A polynomial equation with two terms joined by the arithmetic operation + or – is called a binomial equation.
Now let us consider the given expression \[{\left( {x + 3} \right)^3}\]
It can be written as
\[ \Rightarrow \,\left( {x + 3} \right)\left( {x + 3} \right)\left( {x + 3} \right)\]
From above we can clearly see that we have obtain the three binomials as \[\left( {x + 3} \right),\left( {x + 3} \right)\,and\,\left( {x + 3} \right)\]which are same.
Now first we will be multiplying first two binomials in order to combine them into one factor
\[ \Rightarrow \,\left( {x\left( {x + 3} \right) + 3\left( {x + 3} \right)} \right)\left( {x + 3} \right)\]
On multiplication we get
\[ \Rightarrow \,\left( {{x^2} + 3x + 3x + 9} \right)\left( {x + 3} \right)\]

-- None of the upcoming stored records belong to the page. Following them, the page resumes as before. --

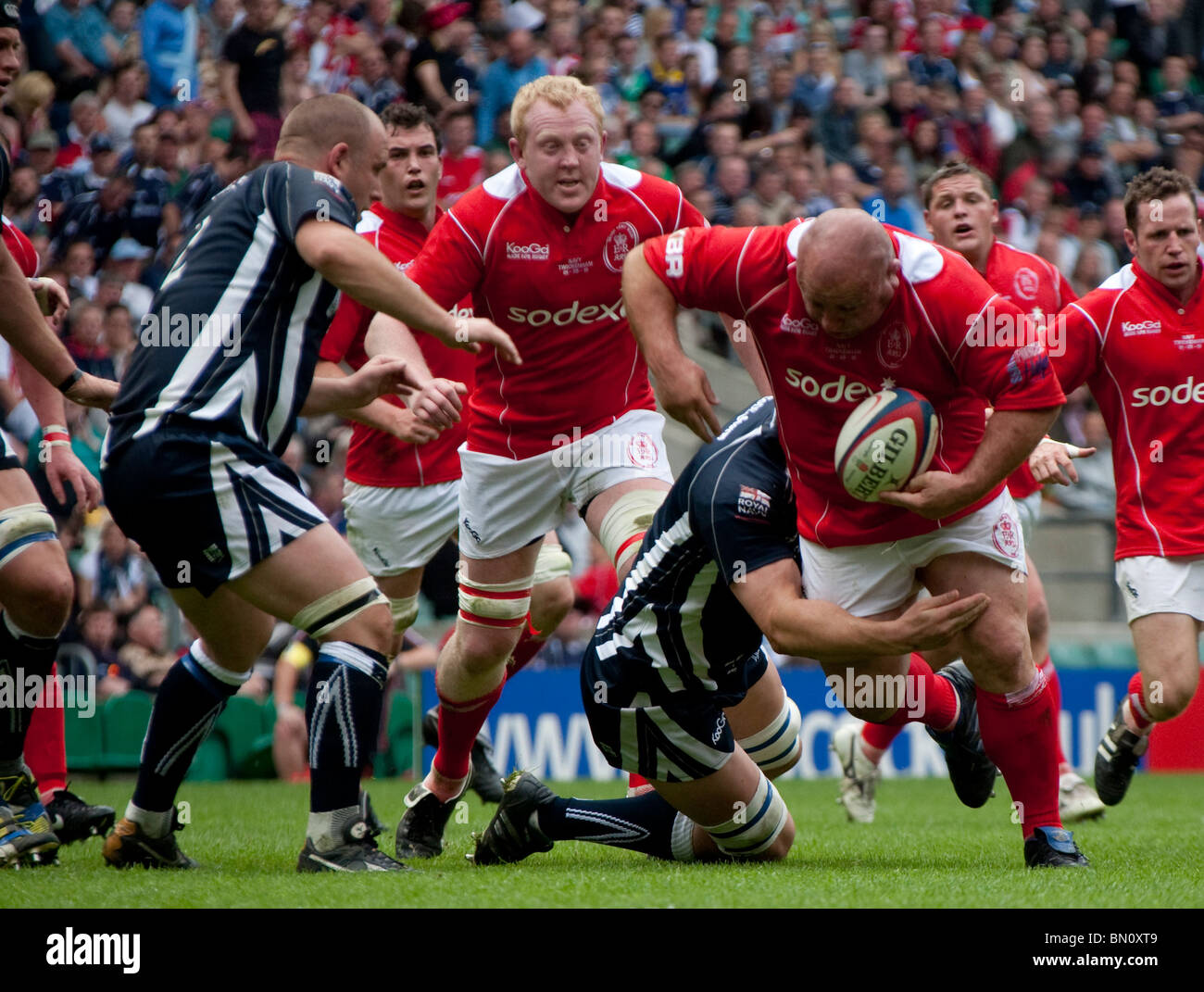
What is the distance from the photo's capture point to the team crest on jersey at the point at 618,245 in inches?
231

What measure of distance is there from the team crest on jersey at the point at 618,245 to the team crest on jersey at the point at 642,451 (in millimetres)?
680

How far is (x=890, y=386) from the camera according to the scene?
4.42 meters

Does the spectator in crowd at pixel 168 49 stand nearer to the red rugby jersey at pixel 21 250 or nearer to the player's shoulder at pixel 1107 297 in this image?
the red rugby jersey at pixel 21 250

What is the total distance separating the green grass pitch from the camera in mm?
3744

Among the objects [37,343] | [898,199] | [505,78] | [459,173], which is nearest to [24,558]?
[37,343]

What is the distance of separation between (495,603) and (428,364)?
1470 millimetres

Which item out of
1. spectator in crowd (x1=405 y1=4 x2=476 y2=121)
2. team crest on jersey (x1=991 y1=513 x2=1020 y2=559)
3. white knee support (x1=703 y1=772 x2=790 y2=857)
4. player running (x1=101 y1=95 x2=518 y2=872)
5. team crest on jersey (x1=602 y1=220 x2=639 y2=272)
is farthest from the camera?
spectator in crowd (x1=405 y1=4 x2=476 y2=121)

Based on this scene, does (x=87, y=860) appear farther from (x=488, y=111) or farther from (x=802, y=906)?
(x=488, y=111)

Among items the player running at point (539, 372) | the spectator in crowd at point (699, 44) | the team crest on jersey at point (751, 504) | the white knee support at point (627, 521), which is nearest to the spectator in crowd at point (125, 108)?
the spectator in crowd at point (699, 44)

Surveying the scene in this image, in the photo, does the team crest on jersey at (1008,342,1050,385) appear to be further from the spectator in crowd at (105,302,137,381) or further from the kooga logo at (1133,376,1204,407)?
the spectator in crowd at (105,302,137,381)

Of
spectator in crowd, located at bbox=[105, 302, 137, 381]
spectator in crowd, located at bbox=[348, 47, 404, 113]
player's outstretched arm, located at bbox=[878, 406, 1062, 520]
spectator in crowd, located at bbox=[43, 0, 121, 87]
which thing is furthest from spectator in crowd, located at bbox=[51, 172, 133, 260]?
player's outstretched arm, located at bbox=[878, 406, 1062, 520]

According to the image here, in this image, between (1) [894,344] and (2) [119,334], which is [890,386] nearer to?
(1) [894,344]

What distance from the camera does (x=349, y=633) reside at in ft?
14.0

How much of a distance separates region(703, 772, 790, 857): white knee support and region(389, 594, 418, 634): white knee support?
2.34 m
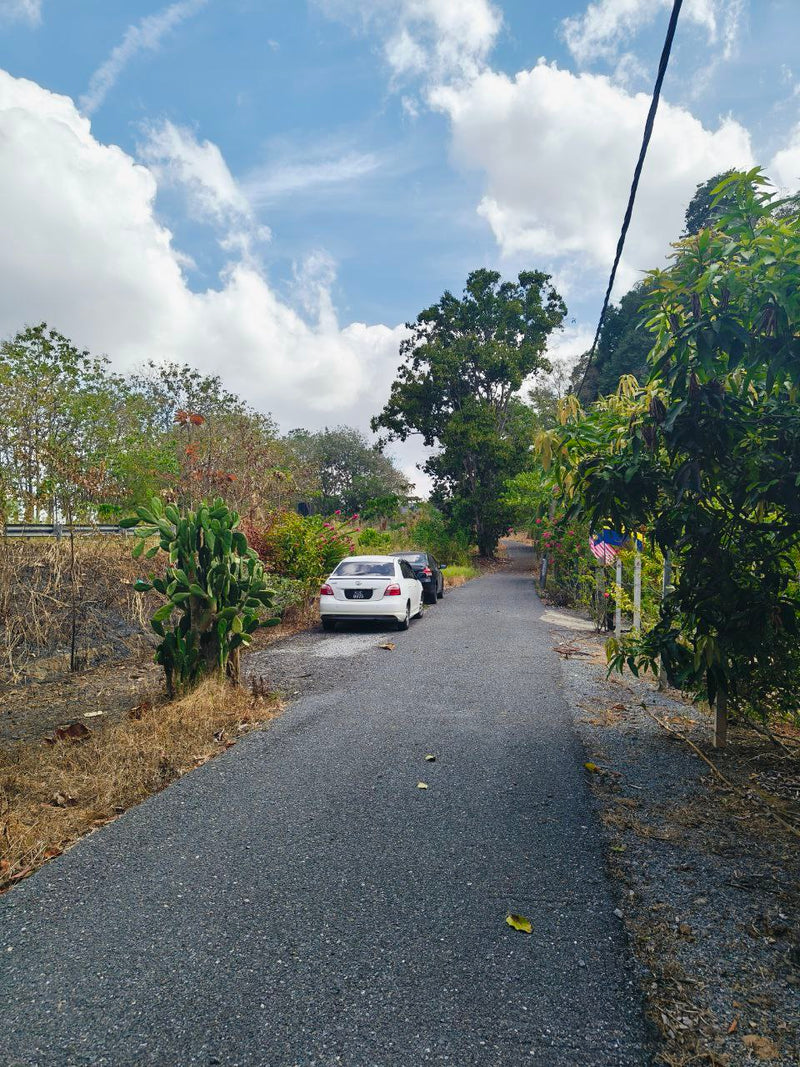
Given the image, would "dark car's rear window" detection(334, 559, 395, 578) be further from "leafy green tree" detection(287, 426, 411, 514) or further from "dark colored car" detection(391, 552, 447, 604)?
"leafy green tree" detection(287, 426, 411, 514)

Now combining the like terms having same variable and same power
\[ \Rightarrow \,\left( {{x^2} + 6x + 9} \right)\left( {x + 3} \right)\]
We can see, now we have obtained the product of a polynomial and a binomial.
Multiplying both the remaining factors, we get
\[ \Rightarrow \,{x^2}\left( {x + 3} \right) + 6x\left( {x + 3} \right) + 9\left( {x + 3} \right)\]
Applying distributive property of multiplication for every term as $A\left( {B + C} \right) = AB + AC$
\[ \Rightarrow \,{x^3} + 3{x^2} + 6{x^2} + 18x + 9x + 27\]
Combining all the like terms , we get
\[ \Rightarrow \,{x^3} + 9{x^2} + 27x + 27\]
Hence, we have multiplied our given polynomial.

Therefore, we have \[{\left( {x + 3} \right)^3} = \,{x^3} + 9{x^2} + 27x + 27\]

Note: We can also solve the given question by using the standard algebraic formula \[{\left( {a + b} \right)^3} = {a^3} + {b^3} + 3ab\left( {a + b} \right)\]. Here \[a = x\]and \[\;b = 3\]. On substituting the values in the formula, we get
\[
   \Rightarrow {\left( {x + 3} \right)^3} = {\left( x \right)^3} + {\left( 3 \right)^3} + 3\left( x \right)\left( 3 \right)\left( {x + 3} \right) \\
   \Rightarrow {\left( {x + 3} \right)^3} = \,{x^3} + 9{x^2} + 27x + 27 \\
 \]